Church Of Holy Trinity And St Oswald
- WRENN ID
- lost-span-jet
- Grade
- I
- Local Planning Authority
- Doncaster
- Country
- England
- Date first listed
- 11 January 1988
- Type
- Church
- Source
- Historic England listing
Description
The Church of the Holy Trinity and St. Oswald is a largely medieval parish church, with late 11th-century origins, substantial 12th-century additions, and further development in the 14th and 15th centuries. It was restored in 1885 by C. Hodgson Fowler. The church is constructed of rubble stone with a Welsh slate roof.
The building comprises a west tower, a three-bay nave with a south porch and a north aisle, and a three-bay chancel.
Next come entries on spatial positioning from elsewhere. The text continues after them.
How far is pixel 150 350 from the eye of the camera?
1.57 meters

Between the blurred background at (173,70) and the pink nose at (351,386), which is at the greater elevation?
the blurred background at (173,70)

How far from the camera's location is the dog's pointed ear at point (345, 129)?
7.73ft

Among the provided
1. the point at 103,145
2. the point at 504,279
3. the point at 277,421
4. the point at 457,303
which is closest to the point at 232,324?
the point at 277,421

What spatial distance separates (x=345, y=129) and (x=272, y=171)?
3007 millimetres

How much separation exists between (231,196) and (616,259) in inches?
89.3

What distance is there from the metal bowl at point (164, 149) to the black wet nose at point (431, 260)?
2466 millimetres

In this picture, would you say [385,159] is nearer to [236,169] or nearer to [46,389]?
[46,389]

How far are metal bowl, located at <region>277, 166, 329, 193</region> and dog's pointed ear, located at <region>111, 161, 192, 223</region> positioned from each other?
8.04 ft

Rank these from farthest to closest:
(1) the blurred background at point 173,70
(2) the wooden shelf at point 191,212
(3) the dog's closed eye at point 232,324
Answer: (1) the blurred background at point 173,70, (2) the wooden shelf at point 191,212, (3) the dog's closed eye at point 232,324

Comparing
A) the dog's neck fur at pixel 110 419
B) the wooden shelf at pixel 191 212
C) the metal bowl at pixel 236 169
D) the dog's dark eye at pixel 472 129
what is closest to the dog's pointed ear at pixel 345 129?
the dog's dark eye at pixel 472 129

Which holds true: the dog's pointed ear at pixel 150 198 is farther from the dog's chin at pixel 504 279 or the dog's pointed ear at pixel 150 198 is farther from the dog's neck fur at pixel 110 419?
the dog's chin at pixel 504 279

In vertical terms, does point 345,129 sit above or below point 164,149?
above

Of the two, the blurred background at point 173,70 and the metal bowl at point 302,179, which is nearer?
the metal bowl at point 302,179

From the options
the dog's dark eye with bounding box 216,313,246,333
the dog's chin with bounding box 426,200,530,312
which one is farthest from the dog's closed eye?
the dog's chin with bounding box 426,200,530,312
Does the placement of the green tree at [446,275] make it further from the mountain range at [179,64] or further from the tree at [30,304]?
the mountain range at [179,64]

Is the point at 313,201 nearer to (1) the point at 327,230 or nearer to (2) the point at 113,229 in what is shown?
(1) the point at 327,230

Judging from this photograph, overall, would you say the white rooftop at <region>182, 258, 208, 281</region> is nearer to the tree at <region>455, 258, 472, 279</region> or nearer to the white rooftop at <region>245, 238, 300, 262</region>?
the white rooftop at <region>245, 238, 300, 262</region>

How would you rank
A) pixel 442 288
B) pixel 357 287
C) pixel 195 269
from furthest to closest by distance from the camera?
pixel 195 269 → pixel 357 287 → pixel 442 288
The late 11th-century tower has three stages and features quoins, a chamfered plinth, round-headed and rectangular slit windows on its west side, a string course, and louvred belfry openings of two round-headed lights divided by shafts with block capitals in round-arched recesses. An offset string course sits below an embattled ashlar parapet. The nave has a plinth and quoins, with a gabled 19th-century south porch featuring a wooden Tudor-arched entrance. A largely unrestored 12th-century south door has shafted jambs, damaged carved capitals, and a roll-moulded arch with a hoodmould. A restored 1-light Perpendicular window is to the left of the porch’s entrance, and two restored 2-light windows with ogee lights and square heads are to the right. The 15th-century north aisle is of larger rubble, with lower quoins to a blocked north door, and square-headed windows of two and three cusped lights within hollow-chamfered surrounds, set beneath a string course and parapet with moulded copings. The early 14th-century chancel has a small priests’ door with a chamfered, pointed arch and hoodmould, alongside two pointed 2-light windows to the right, each with quatrefoils and a hoodmould. A cusped 3-light east window with wheel tracery sits in the gable, which is topped with moulded copings and a cross. The north chancel window mirrors its southern counterpart, and the aisle continuation features a plain square-headed 3-light window and a Tudor-arched 3-light window with a hoodmould.
Inside, the low 12th-century tower arch has a chamfer, an impost band, and a hoodmould. The north arcade has octagonal piers with moulded capitals to double-chamfered arches, and a round-arched head to a blocked north door. The outstanding nave roof, of five bays, features arch braces rising from short posts to moulded tie beams with rosettes in the mould and bosses beneath king posts. Carved quadrant braces extend from the tie beams to the king posts, also with carved rosettes and cusping. Further features include a brattished wall plate, butt purlins with hollow-chamfered arrises, longitudinal braces from king post to ridge. The chancel arch has trefoiled responds to a cavetto-moulded, pointed arch with a hoodmould, and a string course runs around the east end, forming hoodmoulds to a three-seat sedilia, piscina recess, and the priests' door. The chancel roof includes moulding to arch-braced principal rafters with braces to the ridge from spandrel pieces, various repainted floral bosses, and masks on the wallplates. The font is a plain round tub on a two-step plinth, with a Jacobean wooden cover. The hexagonal pulpit is oak-panelled, with a moulded cornice and the date '1604' carved, attributed to Thomas Partrik. Monuments include one in the north aisle, in an ogee recess, to John Harvey (d.1835), with a brass recording the 1885 restoration below. A marble wall monument to Edmund Harvey (d.1823, erected 1828 by John Harvey), located to the north of the chancel east window, features a cherub beneath a corniced panel with side scrolls and a cartouche.